According to the account in the Bible, Moses was born into the lowest class that existed in Egypt at the height of its glory. His people had no access to education at the same time that the royal courts of Egypt were the most advanced in the then known world. Moses was found as a baby and adopted by the Pharaoh's daughter, raised in the palace as the grandson of the most powerful man in the world and trained to be a leader. Moses became the leader that changed the history of the Jewish people after 400 years of decline in Egypt as he was the man used by God to extract the Israelites from their chains. Our objective has not changed at all! From the start, our objective has been to develop leaders that will impact their communities.
OK, back to the breaking news... this past Saturday we had invited 13 families, from among the applicants, to come to Santa Rosa de Copán where we would interview the applicant along with both parents. We view the commitment of the parents as equally important given the influence that parents can and do exert here for the better or the worse. Originally we had targetted 15 as the magic number for final interviews, but after visiting the schools in the area and visiting 12 of applicants families (sometimes with Alma and / or Fredy) to conduct brief interviews and information sharing, we determined that in the zone we targetted, we didn't have 15 applicants that fit the profile. On the day of the interviews, one father came in from a village to ask if we would consider his son -- unfortunately, he came a week too late for this year.
The result of a long day of shuttling people back and forth to the bus terminal, feeding pastelitos and pupusas to hungry arrivers, asking questions that at times were incomprehensible to the parents (we learned to eliminate some of the more theoretical questions), and finally comparing notes among the interviewers (started with 4 and ended with 3) was... the selection of 8 youth from the area just north of Santa Rosa de Copán to participate in the innagural year of our 3 year leadership development program.
The guys range from 14.5 to 17.5 years old, 90 lbs to 130 lbswith a variety of backgrounds and living conditions. Six of the 8 boys currently live with both parents, one father has passed away and the final youth (who scored the highest in the interviews) is currently living with nuns to study in a community too far from home to commute each day although both his parents are alive and supporting his endeavors. I believe I can safely say that all 8 of the youth currently spend December and January picking coffee for survival wages. One youth lives in a brick home while the balance have homes made either of mud blocks (normally plastered with cement) or a wood lattice structure that is then plastered with mud. Some have electricity; some have water that comes to their yard; none have indoor bathrooms; I expect that none have ever taken a hot shower.
For full details and pictures of each of the youth, please check out the Participants page of the Moses Project part of our website (just click on the word Participants above to be redirected to the page).
Two other events worthy of note occurred since our past news update.

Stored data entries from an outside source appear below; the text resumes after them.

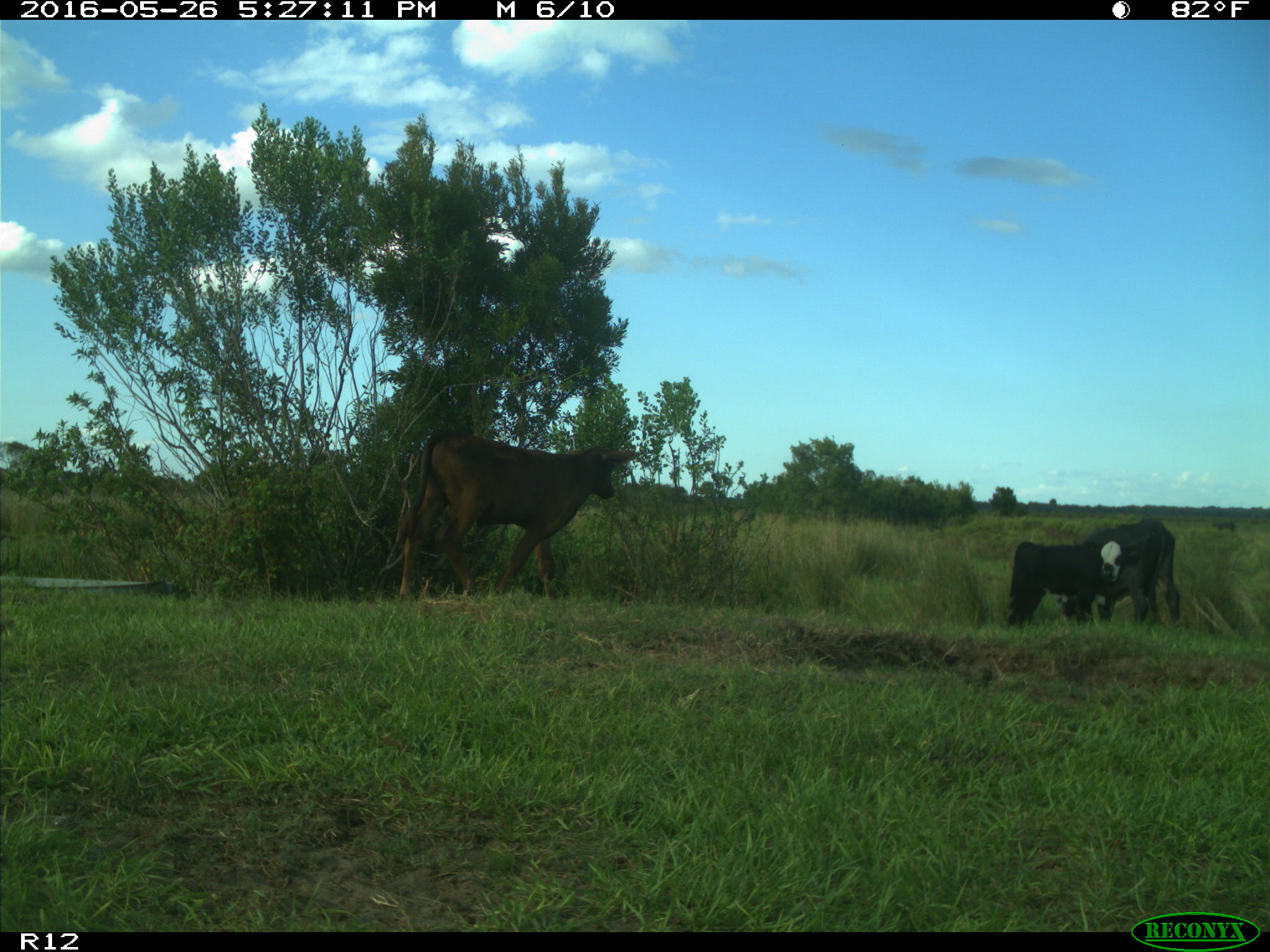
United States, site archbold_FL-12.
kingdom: Animalia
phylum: Chordata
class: Mammalia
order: Artiodactyla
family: Bovidae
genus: Bos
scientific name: Bos taurus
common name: domestic cow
Bos taurus (domestic cow).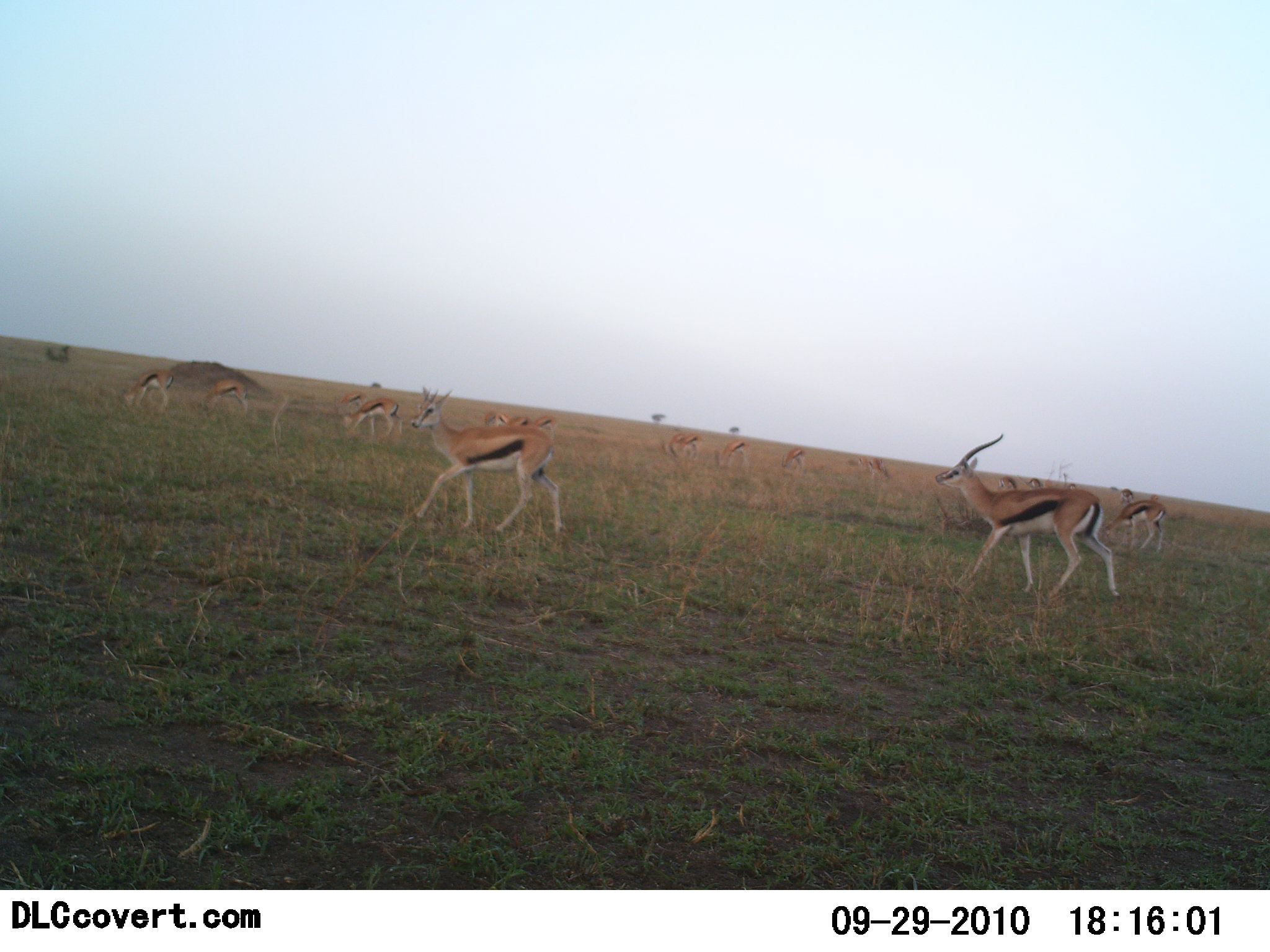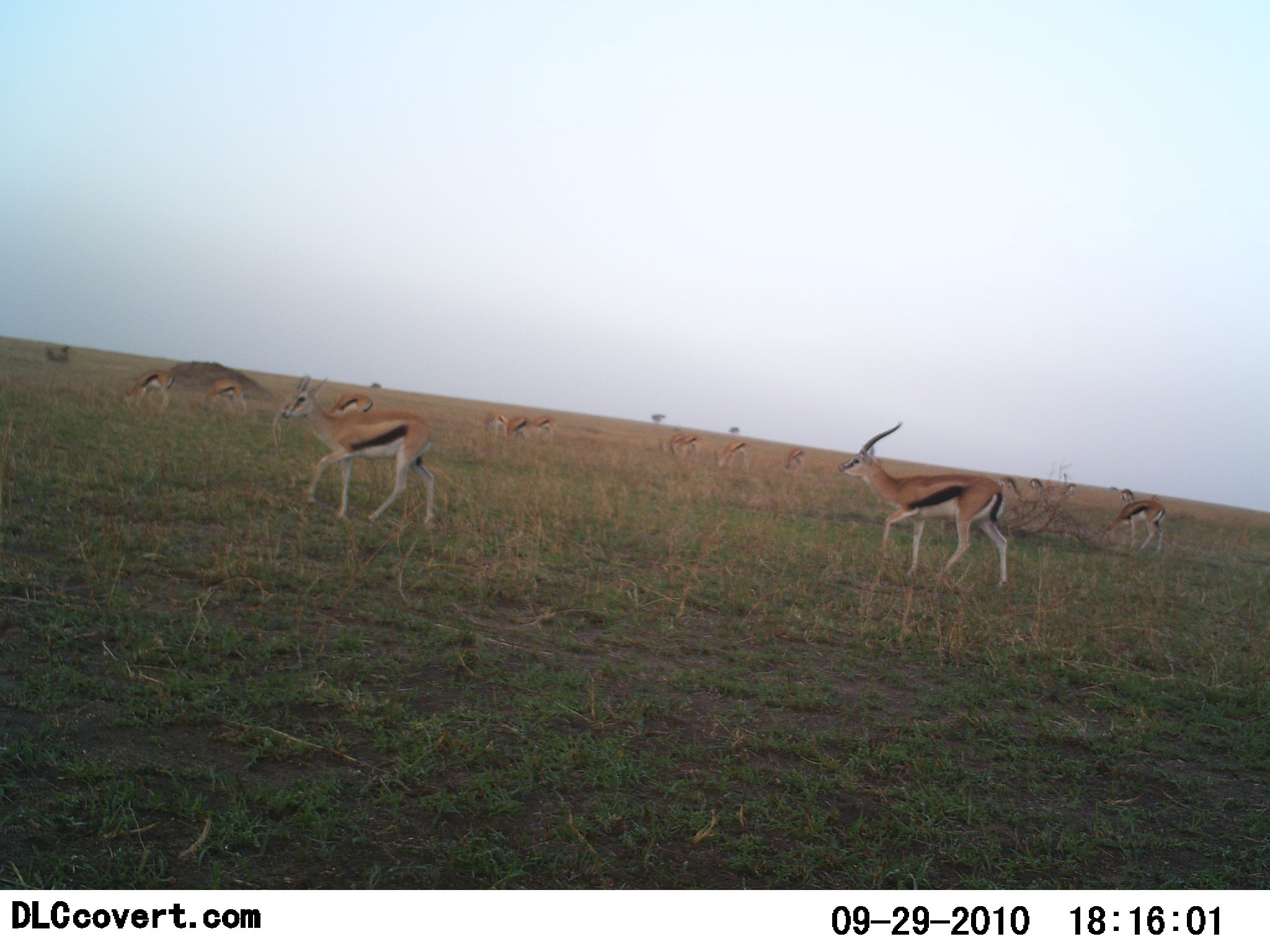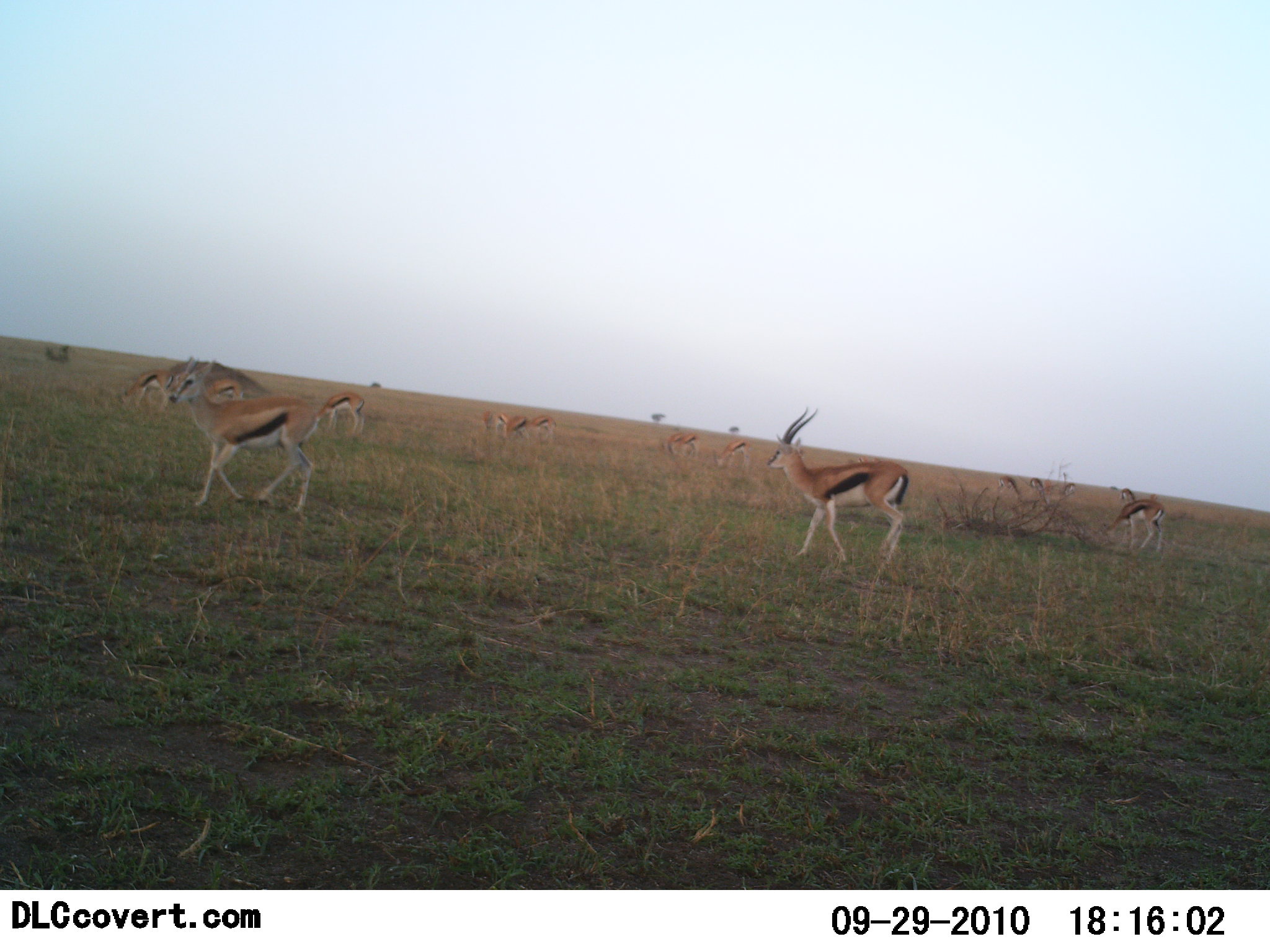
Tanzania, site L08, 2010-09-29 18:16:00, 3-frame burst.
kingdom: Animalia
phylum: Chordata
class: Mammalia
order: Artiodactyla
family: Bovidae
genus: Eudorcas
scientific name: Eudorcas thomsonii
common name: thomson's gazelle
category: gazellethomsons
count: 11-50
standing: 17%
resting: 0%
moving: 92%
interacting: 0%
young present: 0%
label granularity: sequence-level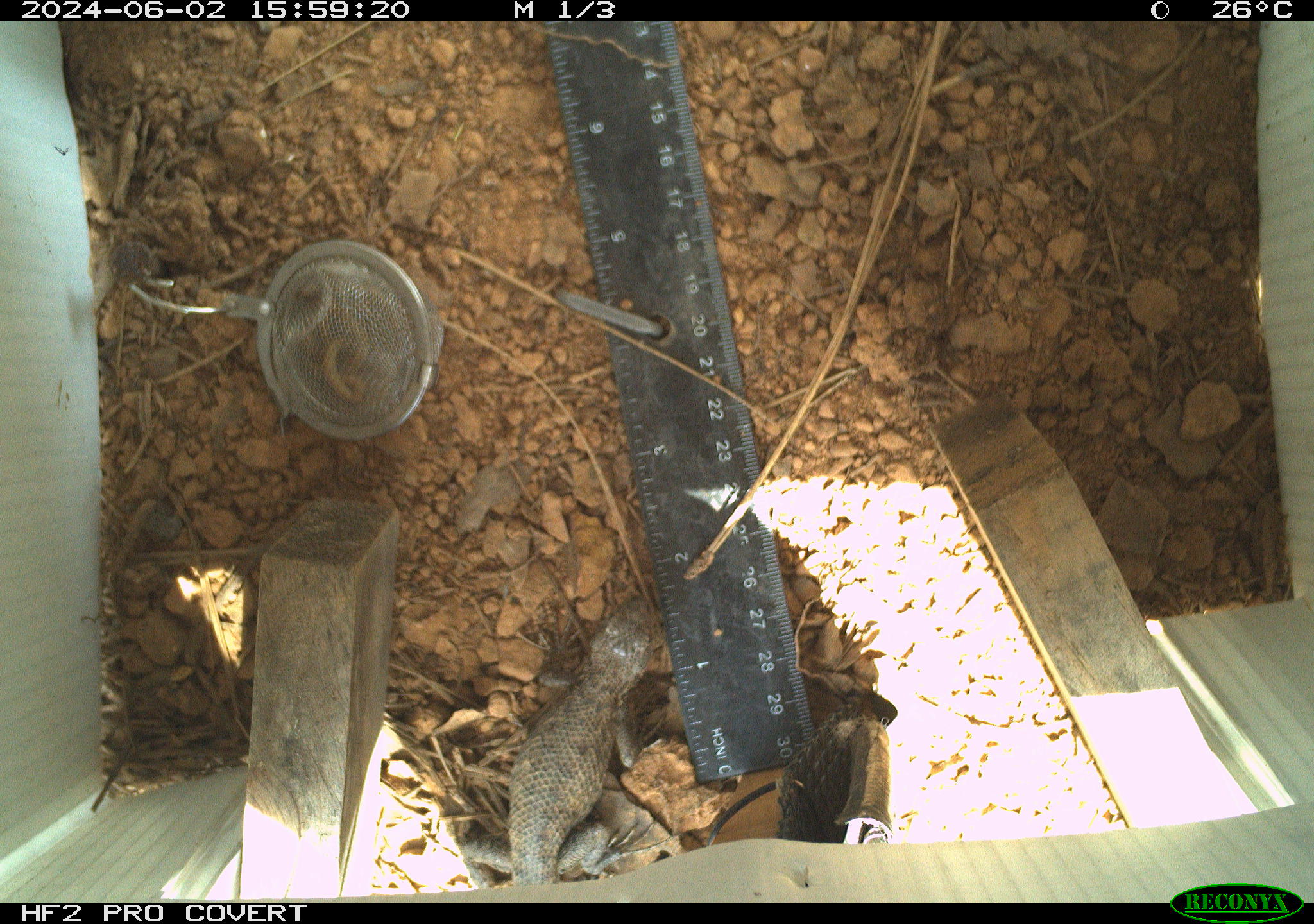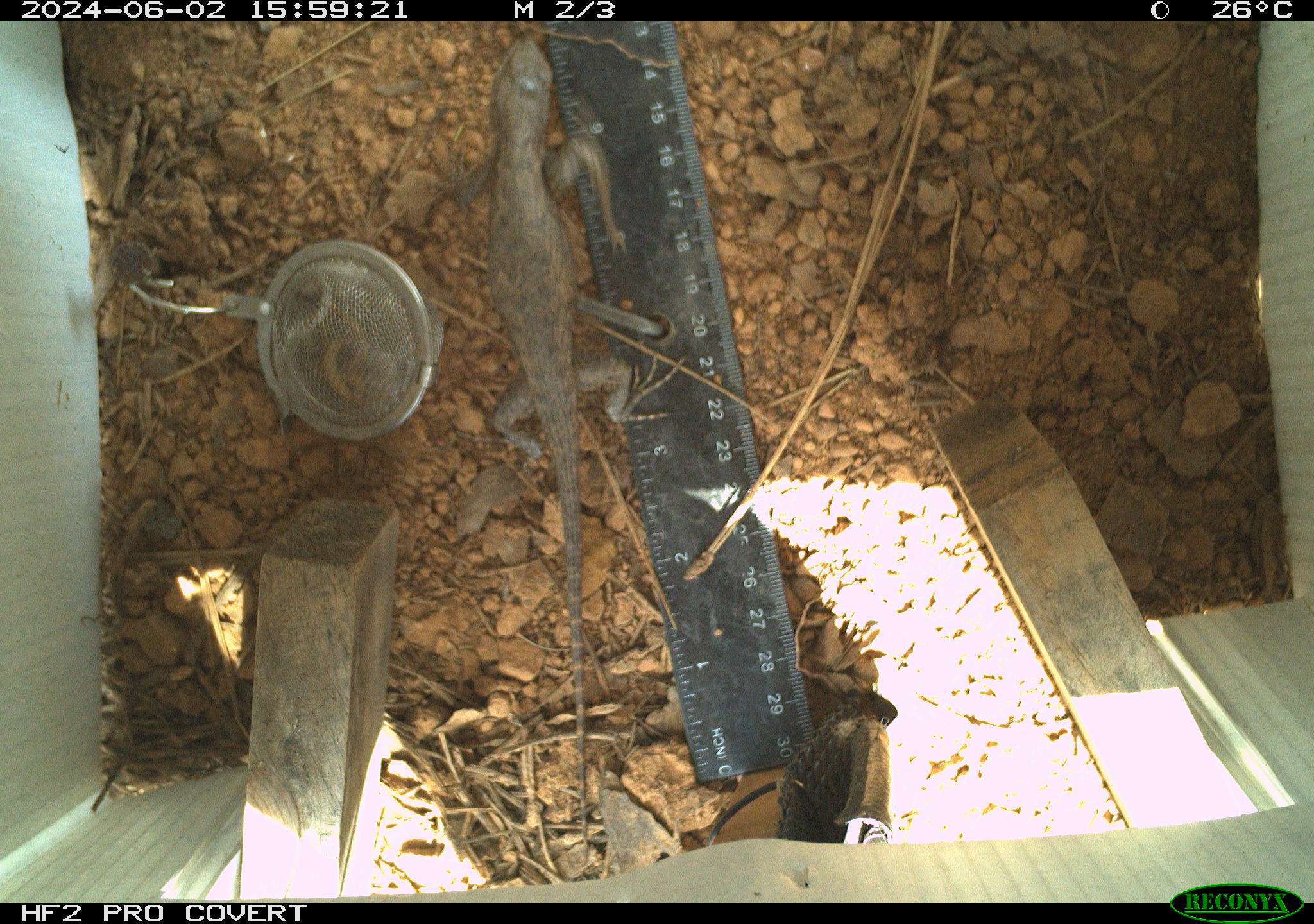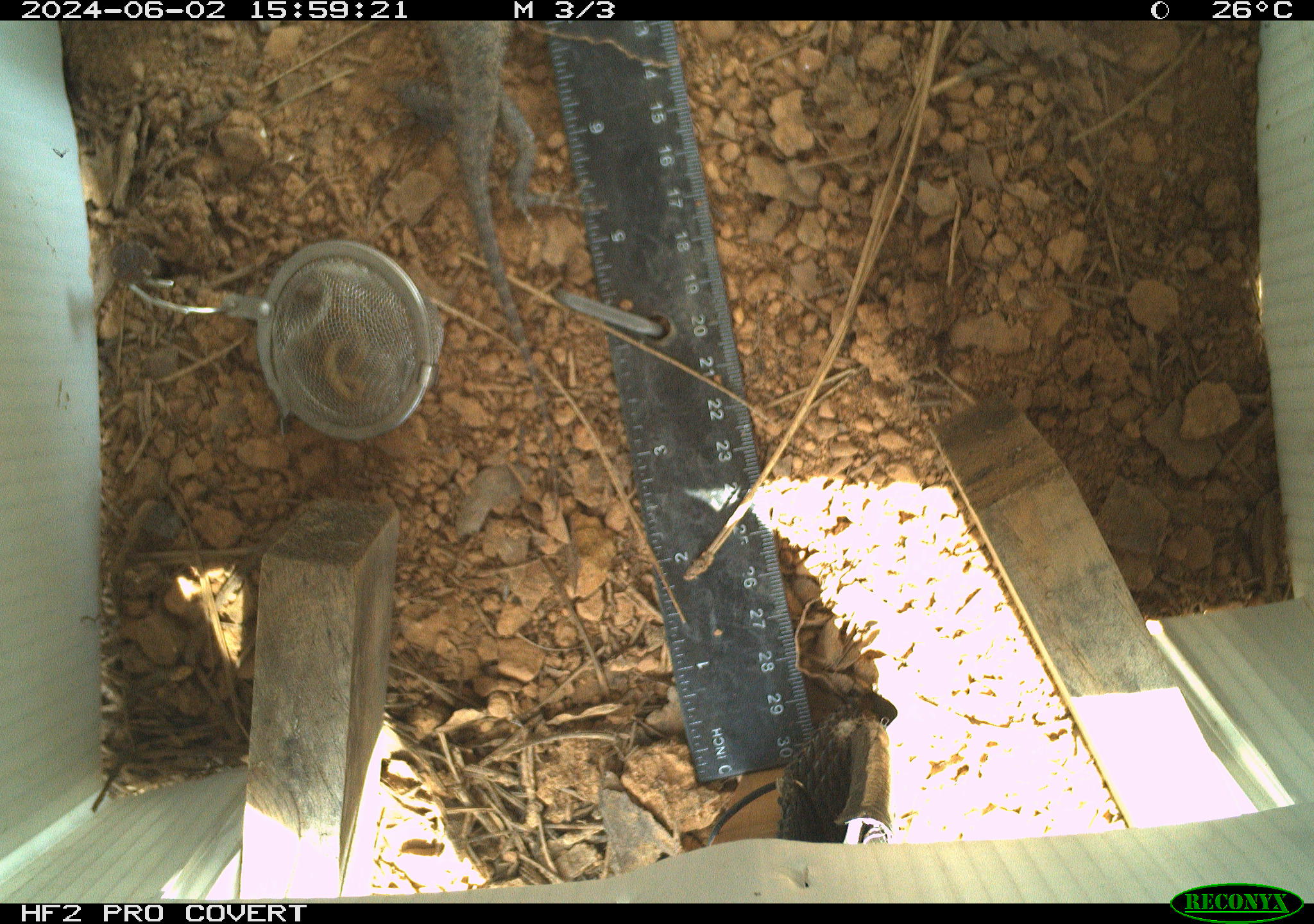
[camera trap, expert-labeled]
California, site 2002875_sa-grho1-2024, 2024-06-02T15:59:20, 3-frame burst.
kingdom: Animalia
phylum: Chordata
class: Reptilia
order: Squamata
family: Phrynosomatidae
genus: Sceloporus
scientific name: Sceloporus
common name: spiny lizards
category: sceloporus species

First, coffee harvest started. It goes in stages and last week we completed the first stage, picking that which is ripe. Now we wait for another couple weeks to do another pass and repeat this every 3 weeks or so. The first harvest netted about 350lbs of coffee cherries (raw with shell) which we sold for just under $0.10 per lb. Of that 350lbs, they'll be able to produce about 63 lbs of finished coffee. The next harvest will be a larger quantity and we'll take it to a "beneficio" to be shelled and fermented before we dry it ourselves at the farm. This process knocks off about 35% of the weight, but increases the net value by 6x.
The other event was "CARS". Yup, we found the DVD for Cars at PriceSmart while we were in San Pedro the other day and presented it to kids from the neighborhood at La Roca. We had a good time and the kids loved it. We're going to loan it to the trade school so that they can show it to kids from their surrounding neighborhood who are now on school vacation (mid November through January is vacation in Honduras -- timed to allow them to go pick coffee...). Closer to Christmas we're going to show Polar Express at La Roca as well.
We still need to hire the house-parents, and have been speaking with various community leaders to help us identify good candidates. This couple will have a tremendous influence on the attitudes of the youth and as such, are critical to our program.